(Source passage)

From the Telegraph :
... the companies reached their objective with a combined strength of 40, plus 30 wounded; the Gurkhas were pinned down, also with heavy casualties, and there was little food or water. As the only medic present, and with no resources but a first aid haversack containing some bandages, a bit of morphia and scissors, Lance-Corporal Hazle became, in effect, the regimental medical officer, according to his regiment's history.
Working in cramped conditions under constant mortar fire and artillery bombardment, as the empty canisters from smoke bombs caused further casualties as they fell among them, Hazle fearlessly exposed himself to continual fire over six days, dressing wounds, and carrying out an amputation.
He was a stretcher bearer, not a qualified medic. And that was "Nutty" Hazle's second DCM. The first was awarded for continuing to treat wounded of the 5th Indian Division despite having half his face shot away.
Picture from the Times obit.

(End Source passage)
(Data excerpts)

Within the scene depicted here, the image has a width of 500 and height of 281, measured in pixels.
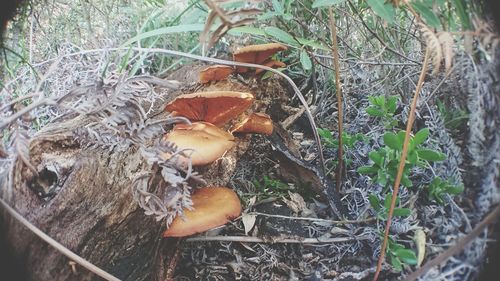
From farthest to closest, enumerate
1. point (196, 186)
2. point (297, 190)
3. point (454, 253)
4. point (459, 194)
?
1. point (297, 190)
2. point (196, 186)
3. point (459, 194)
4. point (454, 253)

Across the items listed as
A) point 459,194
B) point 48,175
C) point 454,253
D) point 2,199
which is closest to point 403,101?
point 459,194

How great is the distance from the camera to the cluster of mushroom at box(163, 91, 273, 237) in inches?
50.2

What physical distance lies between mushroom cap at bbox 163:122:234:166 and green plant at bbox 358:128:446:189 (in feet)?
1.63

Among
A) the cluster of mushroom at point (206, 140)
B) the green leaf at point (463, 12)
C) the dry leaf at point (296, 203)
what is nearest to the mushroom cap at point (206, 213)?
the cluster of mushroom at point (206, 140)

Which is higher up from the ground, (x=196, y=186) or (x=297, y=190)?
(x=196, y=186)

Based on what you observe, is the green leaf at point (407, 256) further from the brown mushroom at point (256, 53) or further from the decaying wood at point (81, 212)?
the brown mushroom at point (256, 53)

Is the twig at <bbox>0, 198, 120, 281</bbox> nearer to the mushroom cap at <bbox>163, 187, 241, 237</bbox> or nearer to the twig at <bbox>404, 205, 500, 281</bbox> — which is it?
the mushroom cap at <bbox>163, 187, 241, 237</bbox>

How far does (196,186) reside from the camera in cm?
149

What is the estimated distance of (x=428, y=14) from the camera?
3.59 feet

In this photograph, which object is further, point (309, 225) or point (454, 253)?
point (309, 225)

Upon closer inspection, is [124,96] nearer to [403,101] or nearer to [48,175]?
[48,175]

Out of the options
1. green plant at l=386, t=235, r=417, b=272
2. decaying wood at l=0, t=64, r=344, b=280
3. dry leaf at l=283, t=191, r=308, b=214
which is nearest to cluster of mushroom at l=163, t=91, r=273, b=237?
decaying wood at l=0, t=64, r=344, b=280

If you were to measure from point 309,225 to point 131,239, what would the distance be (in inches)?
27.2

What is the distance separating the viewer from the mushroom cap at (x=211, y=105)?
1298 mm
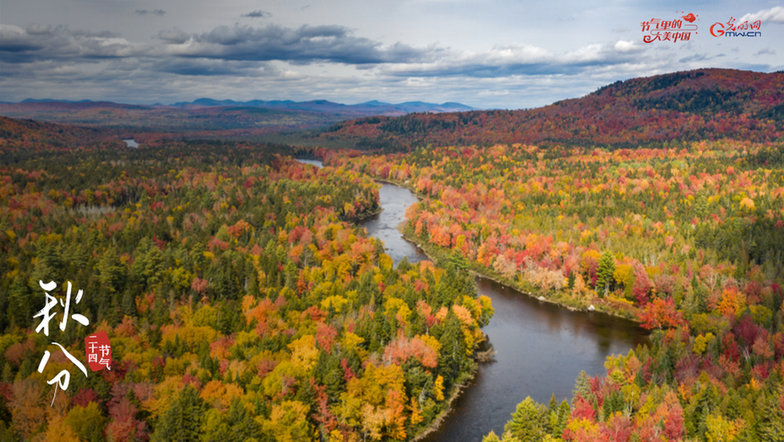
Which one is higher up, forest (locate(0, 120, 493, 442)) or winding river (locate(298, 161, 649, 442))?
forest (locate(0, 120, 493, 442))

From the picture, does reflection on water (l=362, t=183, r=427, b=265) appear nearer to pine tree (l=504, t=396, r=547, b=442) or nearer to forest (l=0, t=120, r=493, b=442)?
forest (l=0, t=120, r=493, b=442)

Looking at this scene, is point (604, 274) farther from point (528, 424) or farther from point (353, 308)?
point (528, 424)

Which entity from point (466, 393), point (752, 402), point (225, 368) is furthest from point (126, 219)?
point (752, 402)

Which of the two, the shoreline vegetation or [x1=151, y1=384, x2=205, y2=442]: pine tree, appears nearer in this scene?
[x1=151, y1=384, x2=205, y2=442]: pine tree

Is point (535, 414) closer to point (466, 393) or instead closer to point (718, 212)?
point (466, 393)

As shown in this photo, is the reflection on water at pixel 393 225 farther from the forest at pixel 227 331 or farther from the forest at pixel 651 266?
the forest at pixel 227 331

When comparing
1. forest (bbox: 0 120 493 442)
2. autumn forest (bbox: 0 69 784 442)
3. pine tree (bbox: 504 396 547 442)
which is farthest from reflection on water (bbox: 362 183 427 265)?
pine tree (bbox: 504 396 547 442)
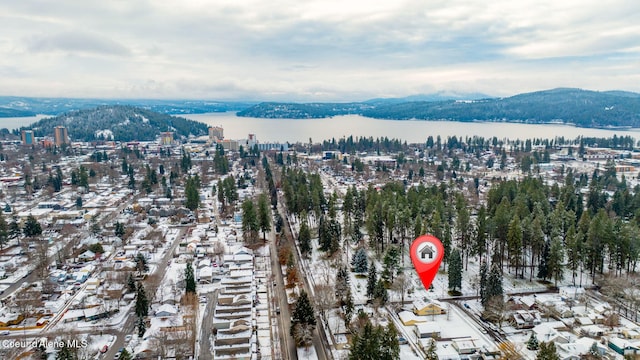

(End Data excerpts)

== Requirement ==
Please carry on the passage about Lance-Corporal Hazle from its final sentence. The listing has no connection to the passage about Lance-Corporal Hazle.

== Output below ==
There's a line in Solzhenitsyn's novel August 1914, in which the author regrets that so few photographs exist of the conscripts. I paraphrase :
"There are no photographs of them, and this is all the more regrettable because since then the composition of our nation has changed, faces have changed and no lens will ever rediscover those honest, trusting eyes, those placid, bearded faces, those relaxed and unselfish expressions. Our whole national character has changed since then."
The Brits of 1939 weren't at all like Russian peasants. But I know what he meant, and feel the same regret at the passing of the last heroic generation of Britons, none of whom would ever have described themselves as such.